A number of promising models can be used to train future and current teachers in the new technologies, according to meeting participants. Preservice education could include apprenticeship programs under teachers skilled in using new technology. Science and technology centers, universities, and medical schools could sponsor teachers-in-residence during year-long sabbaticals. Teacher contracts could include an extra month in the summer to learn about new technologies.
Such programs can be expensive, noted Donna Sterling, assistant professor in the graduate school of education at George Mason University. Schools should expect to spend as much on training as on hardware and software, she said. But without training, even the best technologies will go unused. "It takes time to learn how to use technology and how to integrate it into teaching. We have to give teachers this time," Sterling observed.
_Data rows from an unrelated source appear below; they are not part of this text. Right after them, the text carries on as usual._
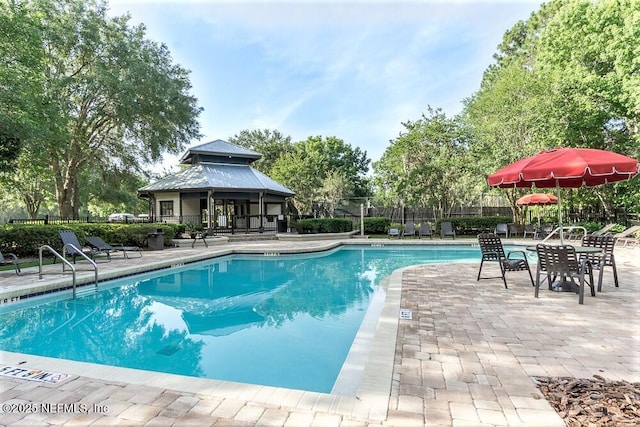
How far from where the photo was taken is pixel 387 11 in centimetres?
699

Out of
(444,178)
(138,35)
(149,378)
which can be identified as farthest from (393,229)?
(138,35)

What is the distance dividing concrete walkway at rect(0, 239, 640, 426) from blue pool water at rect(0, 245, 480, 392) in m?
0.89

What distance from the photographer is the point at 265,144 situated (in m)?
37.8

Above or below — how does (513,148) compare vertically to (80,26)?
below

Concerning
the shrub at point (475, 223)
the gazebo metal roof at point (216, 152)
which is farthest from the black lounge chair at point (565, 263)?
the gazebo metal roof at point (216, 152)

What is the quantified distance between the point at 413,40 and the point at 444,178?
26.4ft

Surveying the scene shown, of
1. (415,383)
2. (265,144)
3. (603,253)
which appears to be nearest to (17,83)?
(415,383)

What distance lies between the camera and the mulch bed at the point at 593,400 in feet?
7.17

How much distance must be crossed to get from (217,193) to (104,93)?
8176 millimetres

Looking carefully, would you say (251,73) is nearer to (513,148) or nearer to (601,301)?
(513,148)

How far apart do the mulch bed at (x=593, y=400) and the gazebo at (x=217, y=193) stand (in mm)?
18222

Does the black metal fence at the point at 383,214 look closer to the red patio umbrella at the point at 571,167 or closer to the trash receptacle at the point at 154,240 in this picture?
the trash receptacle at the point at 154,240

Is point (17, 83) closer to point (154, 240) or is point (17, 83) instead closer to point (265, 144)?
point (154, 240)

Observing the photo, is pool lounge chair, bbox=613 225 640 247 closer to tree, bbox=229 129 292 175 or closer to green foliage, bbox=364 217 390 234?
green foliage, bbox=364 217 390 234
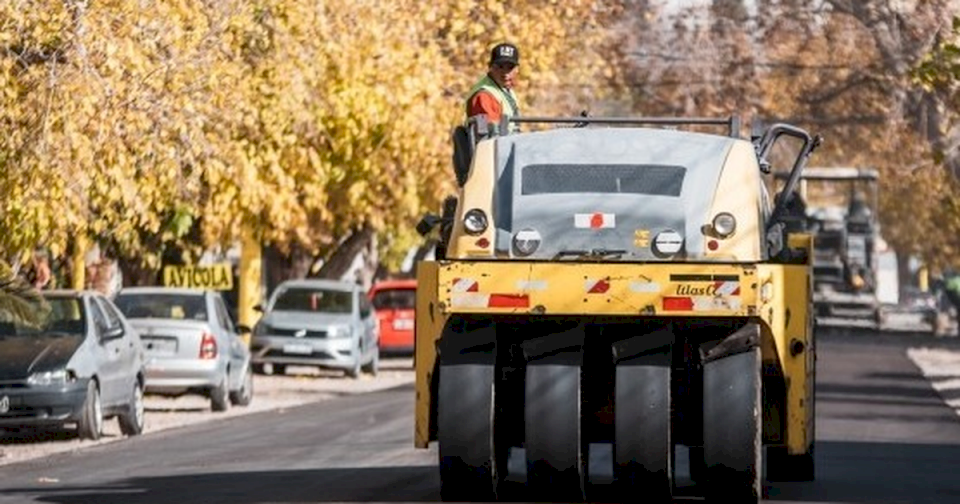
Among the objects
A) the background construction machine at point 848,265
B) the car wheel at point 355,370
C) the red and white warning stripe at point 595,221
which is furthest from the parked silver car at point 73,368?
the background construction machine at point 848,265

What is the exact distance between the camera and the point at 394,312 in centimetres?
5566

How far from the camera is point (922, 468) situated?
23.0 meters

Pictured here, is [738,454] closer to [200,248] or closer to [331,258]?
[200,248]

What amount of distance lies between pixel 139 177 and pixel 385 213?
61.8 feet

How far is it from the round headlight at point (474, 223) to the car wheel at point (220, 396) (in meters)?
17.8

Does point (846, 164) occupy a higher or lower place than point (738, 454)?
higher

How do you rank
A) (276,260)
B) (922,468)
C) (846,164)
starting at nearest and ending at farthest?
(922,468) → (276,260) → (846,164)

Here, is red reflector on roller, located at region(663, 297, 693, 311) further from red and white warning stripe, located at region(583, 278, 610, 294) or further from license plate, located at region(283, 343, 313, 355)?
license plate, located at region(283, 343, 313, 355)

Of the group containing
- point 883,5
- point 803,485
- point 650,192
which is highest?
point 883,5

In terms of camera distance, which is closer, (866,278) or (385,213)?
(385,213)

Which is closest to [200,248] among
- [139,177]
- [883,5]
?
[883,5]

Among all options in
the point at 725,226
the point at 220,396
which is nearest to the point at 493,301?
the point at 725,226

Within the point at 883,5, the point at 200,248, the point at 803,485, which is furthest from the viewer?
the point at 883,5

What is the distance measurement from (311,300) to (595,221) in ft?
98.7
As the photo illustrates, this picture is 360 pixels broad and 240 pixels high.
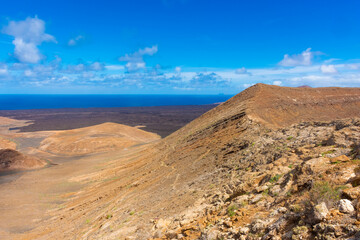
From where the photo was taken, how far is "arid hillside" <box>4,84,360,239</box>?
17.1ft

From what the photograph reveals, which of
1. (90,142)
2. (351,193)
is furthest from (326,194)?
(90,142)

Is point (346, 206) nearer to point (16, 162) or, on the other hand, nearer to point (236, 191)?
point (236, 191)

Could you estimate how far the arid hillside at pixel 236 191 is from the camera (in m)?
5.20

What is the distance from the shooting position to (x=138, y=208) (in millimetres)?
12539

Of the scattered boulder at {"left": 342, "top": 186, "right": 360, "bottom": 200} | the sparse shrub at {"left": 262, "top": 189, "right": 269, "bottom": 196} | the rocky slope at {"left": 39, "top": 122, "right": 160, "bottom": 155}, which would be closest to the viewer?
the scattered boulder at {"left": 342, "top": 186, "right": 360, "bottom": 200}

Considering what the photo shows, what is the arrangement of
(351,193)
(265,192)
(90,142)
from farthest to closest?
(90,142) < (265,192) < (351,193)

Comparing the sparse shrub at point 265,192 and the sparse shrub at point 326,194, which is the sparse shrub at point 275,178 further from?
the sparse shrub at point 326,194

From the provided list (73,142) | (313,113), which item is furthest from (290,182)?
(73,142)

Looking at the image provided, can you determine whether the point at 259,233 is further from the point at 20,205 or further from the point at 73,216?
the point at 20,205

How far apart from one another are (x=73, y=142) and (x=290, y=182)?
49077mm

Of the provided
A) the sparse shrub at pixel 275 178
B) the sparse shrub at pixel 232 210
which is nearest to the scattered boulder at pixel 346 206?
the sparse shrub at pixel 232 210

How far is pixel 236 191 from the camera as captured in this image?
8758 millimetres

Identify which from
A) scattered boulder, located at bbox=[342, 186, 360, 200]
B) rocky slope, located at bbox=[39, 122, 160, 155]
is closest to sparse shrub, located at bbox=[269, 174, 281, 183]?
scattered boulder, located at bbox=[342, 186, 360, 200]

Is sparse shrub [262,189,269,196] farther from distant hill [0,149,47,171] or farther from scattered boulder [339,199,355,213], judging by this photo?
distant hill [0,149,47,171]
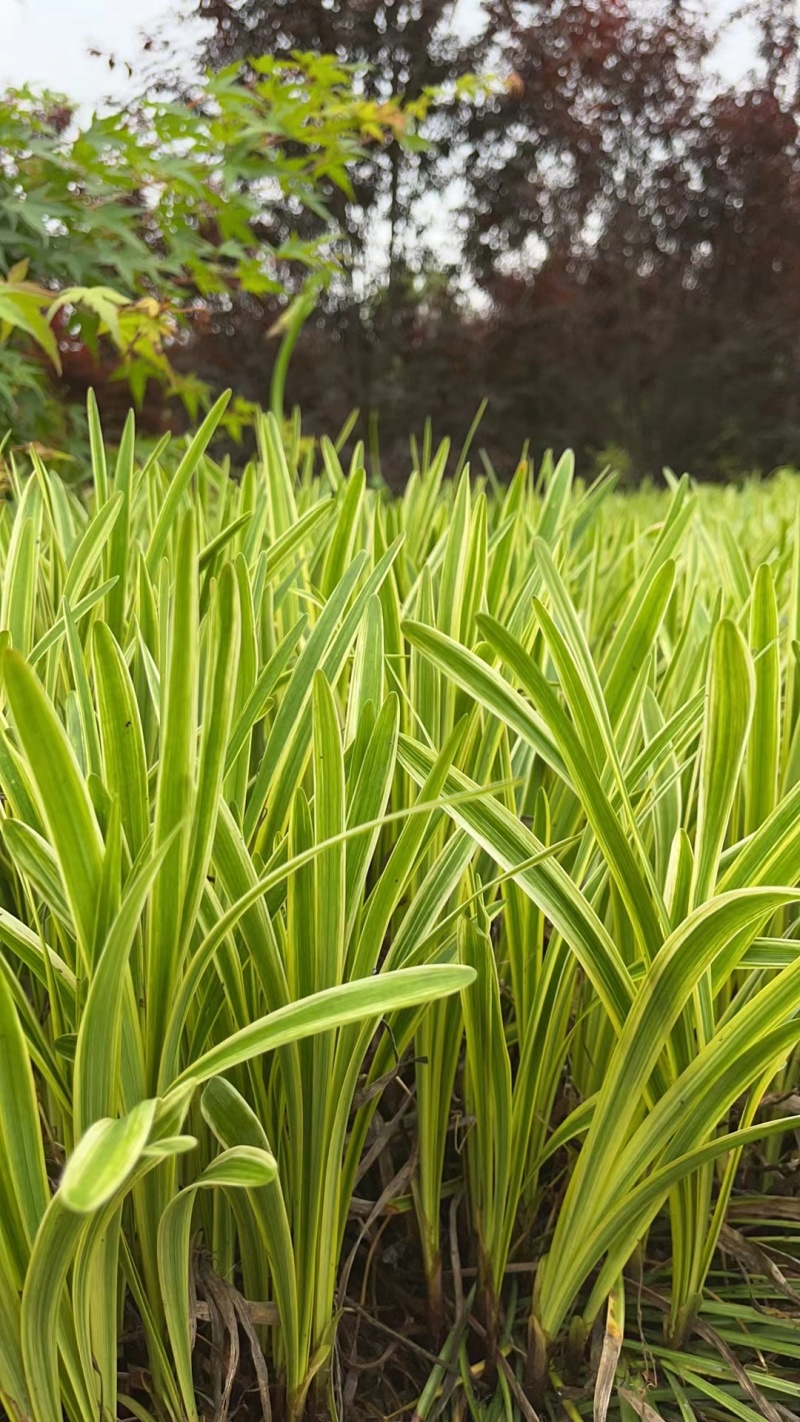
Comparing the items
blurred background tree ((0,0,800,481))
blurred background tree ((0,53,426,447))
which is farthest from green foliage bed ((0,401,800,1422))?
blurred background tree ((0,0,800,481))

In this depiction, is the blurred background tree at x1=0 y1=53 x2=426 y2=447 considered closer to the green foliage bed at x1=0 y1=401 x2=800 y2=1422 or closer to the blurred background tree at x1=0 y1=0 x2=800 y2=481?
the green foliage bed at x1=0 y1=401 x2=800 y2=1422

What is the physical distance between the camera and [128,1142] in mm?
301

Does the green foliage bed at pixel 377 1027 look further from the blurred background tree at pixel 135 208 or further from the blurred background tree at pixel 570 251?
the blurred background tree at pixel 570 251

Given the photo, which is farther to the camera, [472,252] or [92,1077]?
[472,252]

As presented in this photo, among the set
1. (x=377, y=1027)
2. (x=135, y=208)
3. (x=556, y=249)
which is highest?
(x=556, y=249)

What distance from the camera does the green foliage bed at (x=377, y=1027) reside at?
0.38 m

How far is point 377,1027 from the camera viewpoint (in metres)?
0.54

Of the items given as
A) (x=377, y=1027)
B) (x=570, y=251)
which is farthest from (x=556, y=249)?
(x=377, y=1027)

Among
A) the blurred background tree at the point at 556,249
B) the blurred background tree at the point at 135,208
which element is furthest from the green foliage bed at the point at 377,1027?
the blurred background tree at the point at 556,249

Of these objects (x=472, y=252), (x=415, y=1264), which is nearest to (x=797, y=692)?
(x=415, y=1264)

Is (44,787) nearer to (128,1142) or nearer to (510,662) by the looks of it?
(128,1142)

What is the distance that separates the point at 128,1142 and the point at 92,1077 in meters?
0.09

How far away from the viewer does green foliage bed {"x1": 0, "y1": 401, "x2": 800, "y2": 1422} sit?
38cm

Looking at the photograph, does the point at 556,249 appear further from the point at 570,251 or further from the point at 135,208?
the point at 135,208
Another prominent issue surrounding the use of information technologies involves assessment. According to Roberts, "Teachers who are using these technologies believe with their heart and soul that this is how kids ought to be learning. . . . We know something is happening. But we need to develop better ways of tracking and evaluating student performance."
Approaches to assessing computer-based learning vary. Orville Chapman, professor of chemistry and associate dean for educational innovation at UCLA, said he no longer attempts to measure simple retrieval of facts. "We assess for what students are able to do," he said. "For example, we might have students design a smooth cap for the end of a carbon nanotube. When students are flat-out challenged like that, they go much farther than they ever did before."
"We need to be accountable for what students are learning," said Anne Bunnell, a science teacher at North Shore High School in Glen Head, New York. "But I'm not sure that the best way to measure that is with a standardized test."